At the moment I am using R to convert a tab in an .xlsx file to a .csv file and then using cassava with something like the following to get rows with indices in is
:
let bar :: [[String]] -> Records [String] -> IO [[String]]
bar acc baz =
case baz of
Cons (Left s) _ -> error s
Cons (Right []) r -> bar acc r
Cons (Right a@(x : _)) r -> if x `elem` (map show is)
then bar (a : acc) r
else bar acc r
Nil _ _ -> return acc
https://hackage.haskell.org/package/cassava-0.5.2.0/docs/Data-Csv-Streaming.html lets you process a row at a time which is what I want to do after I have processed the given rows.
Many thanks
First obtain a producer conduit from your xlsx file, probably you want to use sourceFile. Then put that into readxlsx.
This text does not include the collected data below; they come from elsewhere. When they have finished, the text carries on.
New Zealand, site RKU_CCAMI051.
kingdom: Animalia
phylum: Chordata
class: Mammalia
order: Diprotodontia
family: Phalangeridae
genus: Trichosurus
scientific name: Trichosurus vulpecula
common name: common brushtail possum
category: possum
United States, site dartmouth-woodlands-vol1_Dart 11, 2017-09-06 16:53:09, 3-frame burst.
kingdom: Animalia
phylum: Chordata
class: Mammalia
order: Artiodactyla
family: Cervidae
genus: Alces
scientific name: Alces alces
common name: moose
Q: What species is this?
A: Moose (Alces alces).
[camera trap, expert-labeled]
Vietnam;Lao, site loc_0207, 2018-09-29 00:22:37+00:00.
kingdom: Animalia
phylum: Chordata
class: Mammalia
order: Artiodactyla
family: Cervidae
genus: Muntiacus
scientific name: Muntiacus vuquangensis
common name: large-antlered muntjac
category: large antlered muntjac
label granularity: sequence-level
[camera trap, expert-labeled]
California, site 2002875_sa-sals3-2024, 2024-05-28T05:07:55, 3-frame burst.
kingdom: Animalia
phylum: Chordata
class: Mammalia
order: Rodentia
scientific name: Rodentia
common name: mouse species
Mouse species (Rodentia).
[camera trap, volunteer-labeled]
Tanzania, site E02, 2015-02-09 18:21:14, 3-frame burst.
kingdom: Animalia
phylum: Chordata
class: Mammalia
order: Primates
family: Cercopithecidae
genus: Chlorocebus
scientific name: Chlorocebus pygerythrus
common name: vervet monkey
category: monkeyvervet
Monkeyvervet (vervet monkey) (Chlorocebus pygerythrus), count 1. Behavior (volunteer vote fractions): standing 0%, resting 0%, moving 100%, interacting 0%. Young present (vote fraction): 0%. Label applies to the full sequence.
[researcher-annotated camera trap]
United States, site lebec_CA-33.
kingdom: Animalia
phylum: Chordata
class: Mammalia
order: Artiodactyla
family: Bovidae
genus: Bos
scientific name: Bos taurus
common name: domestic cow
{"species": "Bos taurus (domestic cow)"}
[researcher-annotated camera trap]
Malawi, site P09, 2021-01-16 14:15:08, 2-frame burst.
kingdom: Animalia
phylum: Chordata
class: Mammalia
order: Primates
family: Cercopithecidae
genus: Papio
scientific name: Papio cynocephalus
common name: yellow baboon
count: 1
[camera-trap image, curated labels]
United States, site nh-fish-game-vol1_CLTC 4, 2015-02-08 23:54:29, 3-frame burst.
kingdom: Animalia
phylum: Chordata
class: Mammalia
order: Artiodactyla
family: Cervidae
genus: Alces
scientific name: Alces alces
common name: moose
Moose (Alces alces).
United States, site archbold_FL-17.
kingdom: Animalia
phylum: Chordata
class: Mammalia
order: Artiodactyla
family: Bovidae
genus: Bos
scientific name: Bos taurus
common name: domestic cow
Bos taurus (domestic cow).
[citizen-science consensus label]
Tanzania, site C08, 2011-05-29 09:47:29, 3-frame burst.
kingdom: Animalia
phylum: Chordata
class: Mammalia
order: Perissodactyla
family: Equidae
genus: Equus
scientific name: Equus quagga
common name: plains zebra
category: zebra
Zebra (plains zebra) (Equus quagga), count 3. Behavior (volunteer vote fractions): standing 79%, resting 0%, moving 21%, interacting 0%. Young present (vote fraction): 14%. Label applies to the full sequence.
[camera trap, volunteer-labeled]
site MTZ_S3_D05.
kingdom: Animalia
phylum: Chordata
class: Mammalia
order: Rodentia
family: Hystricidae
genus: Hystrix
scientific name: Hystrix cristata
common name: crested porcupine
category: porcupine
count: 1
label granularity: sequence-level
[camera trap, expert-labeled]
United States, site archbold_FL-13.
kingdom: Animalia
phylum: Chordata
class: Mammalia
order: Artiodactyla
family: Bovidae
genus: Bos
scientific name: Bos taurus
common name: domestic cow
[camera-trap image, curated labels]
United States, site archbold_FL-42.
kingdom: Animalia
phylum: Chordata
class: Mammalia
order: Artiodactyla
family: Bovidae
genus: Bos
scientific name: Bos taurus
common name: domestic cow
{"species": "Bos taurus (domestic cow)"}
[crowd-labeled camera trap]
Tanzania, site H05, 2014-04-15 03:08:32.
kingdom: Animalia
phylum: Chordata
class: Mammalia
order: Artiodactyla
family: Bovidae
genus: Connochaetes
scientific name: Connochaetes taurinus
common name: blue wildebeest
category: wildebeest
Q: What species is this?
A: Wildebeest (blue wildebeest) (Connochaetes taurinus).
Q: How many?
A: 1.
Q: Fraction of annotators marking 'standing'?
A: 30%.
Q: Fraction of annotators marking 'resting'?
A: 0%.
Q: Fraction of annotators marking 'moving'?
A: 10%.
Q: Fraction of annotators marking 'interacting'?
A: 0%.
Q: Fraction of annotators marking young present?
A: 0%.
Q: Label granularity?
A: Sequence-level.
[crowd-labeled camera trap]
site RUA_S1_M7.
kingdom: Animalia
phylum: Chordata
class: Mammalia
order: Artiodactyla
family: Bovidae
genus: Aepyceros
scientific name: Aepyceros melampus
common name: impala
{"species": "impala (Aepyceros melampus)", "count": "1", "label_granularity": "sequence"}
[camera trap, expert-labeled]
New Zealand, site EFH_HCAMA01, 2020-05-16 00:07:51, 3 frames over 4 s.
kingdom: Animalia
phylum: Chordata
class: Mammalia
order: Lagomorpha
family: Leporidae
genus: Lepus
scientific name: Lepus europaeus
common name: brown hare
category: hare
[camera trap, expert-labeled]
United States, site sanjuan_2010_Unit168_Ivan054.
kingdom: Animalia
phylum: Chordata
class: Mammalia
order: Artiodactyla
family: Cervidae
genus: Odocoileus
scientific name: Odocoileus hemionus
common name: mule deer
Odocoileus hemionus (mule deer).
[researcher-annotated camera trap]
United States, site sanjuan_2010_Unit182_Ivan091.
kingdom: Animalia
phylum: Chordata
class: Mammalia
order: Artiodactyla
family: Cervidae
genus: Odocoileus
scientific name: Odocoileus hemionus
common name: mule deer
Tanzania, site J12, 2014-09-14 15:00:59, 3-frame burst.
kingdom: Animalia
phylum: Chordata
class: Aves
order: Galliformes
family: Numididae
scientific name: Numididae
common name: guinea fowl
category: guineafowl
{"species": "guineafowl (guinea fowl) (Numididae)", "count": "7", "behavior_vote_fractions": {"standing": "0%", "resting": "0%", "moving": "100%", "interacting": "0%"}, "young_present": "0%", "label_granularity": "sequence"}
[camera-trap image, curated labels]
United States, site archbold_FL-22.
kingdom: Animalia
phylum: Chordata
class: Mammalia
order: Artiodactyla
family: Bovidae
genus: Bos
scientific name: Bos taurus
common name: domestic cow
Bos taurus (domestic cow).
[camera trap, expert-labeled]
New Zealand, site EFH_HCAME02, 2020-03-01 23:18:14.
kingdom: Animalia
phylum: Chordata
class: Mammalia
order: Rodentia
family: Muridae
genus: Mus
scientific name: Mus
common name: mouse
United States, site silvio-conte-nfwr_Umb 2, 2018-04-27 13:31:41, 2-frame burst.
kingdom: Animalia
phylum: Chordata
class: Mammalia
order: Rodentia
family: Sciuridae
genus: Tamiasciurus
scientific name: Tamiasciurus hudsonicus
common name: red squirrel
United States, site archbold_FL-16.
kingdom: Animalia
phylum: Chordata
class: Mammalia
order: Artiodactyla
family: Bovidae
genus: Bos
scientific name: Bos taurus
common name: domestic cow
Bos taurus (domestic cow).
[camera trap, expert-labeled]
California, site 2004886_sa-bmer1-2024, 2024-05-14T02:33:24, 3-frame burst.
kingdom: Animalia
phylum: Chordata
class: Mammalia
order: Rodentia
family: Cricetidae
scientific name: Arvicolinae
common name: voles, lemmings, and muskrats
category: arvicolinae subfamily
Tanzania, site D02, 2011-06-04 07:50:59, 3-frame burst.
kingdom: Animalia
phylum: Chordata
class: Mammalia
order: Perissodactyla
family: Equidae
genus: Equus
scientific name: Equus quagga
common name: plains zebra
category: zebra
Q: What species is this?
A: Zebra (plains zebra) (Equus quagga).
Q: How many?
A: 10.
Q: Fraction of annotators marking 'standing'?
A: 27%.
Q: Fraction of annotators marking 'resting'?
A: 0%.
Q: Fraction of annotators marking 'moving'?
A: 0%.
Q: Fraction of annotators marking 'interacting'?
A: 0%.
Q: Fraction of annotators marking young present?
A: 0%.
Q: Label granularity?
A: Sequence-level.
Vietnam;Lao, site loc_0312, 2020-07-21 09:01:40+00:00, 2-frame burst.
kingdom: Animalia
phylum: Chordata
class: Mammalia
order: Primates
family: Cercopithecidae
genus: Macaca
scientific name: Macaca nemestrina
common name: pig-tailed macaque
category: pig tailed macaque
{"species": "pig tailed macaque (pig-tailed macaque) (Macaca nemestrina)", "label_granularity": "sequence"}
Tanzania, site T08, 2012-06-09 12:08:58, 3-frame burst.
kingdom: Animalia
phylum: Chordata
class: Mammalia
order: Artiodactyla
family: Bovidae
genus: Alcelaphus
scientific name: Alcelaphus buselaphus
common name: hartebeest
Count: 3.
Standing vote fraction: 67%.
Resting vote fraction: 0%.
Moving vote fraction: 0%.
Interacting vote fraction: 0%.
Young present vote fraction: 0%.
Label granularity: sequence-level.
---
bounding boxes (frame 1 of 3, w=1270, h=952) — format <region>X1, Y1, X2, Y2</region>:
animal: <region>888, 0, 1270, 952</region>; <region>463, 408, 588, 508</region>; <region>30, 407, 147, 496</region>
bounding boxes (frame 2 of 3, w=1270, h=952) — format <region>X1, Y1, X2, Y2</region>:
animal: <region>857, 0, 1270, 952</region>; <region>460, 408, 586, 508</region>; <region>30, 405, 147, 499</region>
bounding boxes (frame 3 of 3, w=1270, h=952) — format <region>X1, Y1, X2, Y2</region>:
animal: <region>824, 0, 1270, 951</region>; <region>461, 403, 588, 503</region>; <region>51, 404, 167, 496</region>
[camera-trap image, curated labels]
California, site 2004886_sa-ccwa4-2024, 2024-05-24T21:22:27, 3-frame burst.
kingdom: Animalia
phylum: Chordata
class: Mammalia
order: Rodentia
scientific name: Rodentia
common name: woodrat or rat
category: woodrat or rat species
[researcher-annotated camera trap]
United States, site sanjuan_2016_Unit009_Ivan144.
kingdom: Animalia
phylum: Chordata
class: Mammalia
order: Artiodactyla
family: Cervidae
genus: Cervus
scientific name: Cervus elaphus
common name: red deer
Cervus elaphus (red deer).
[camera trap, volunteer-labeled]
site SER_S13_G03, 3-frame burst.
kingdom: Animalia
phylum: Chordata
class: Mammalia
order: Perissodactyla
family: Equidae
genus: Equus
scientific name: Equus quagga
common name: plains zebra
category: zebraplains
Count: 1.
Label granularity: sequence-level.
Now you have a conduit of sheetItems, which you can filter, and fold.
Mind you to use those combinator you have to combine with .| which makes the output of the left conduit the input to the right one.
It all seems a bit convoluted but it allows you to do lazy io (constant memory).
this is done.
We currently have to deal with massive excel files (100 000 to millions of rows). Reading all this data into memory isn't feasible. 100 000 rows for example takes up 2 gigs of ram as Xslx representation, 1 is over 8 gig (our app crashed trying to do this).
If we could represent the file as a stream it would solve this problem. I'd suggest conduit because it combines with zip as well.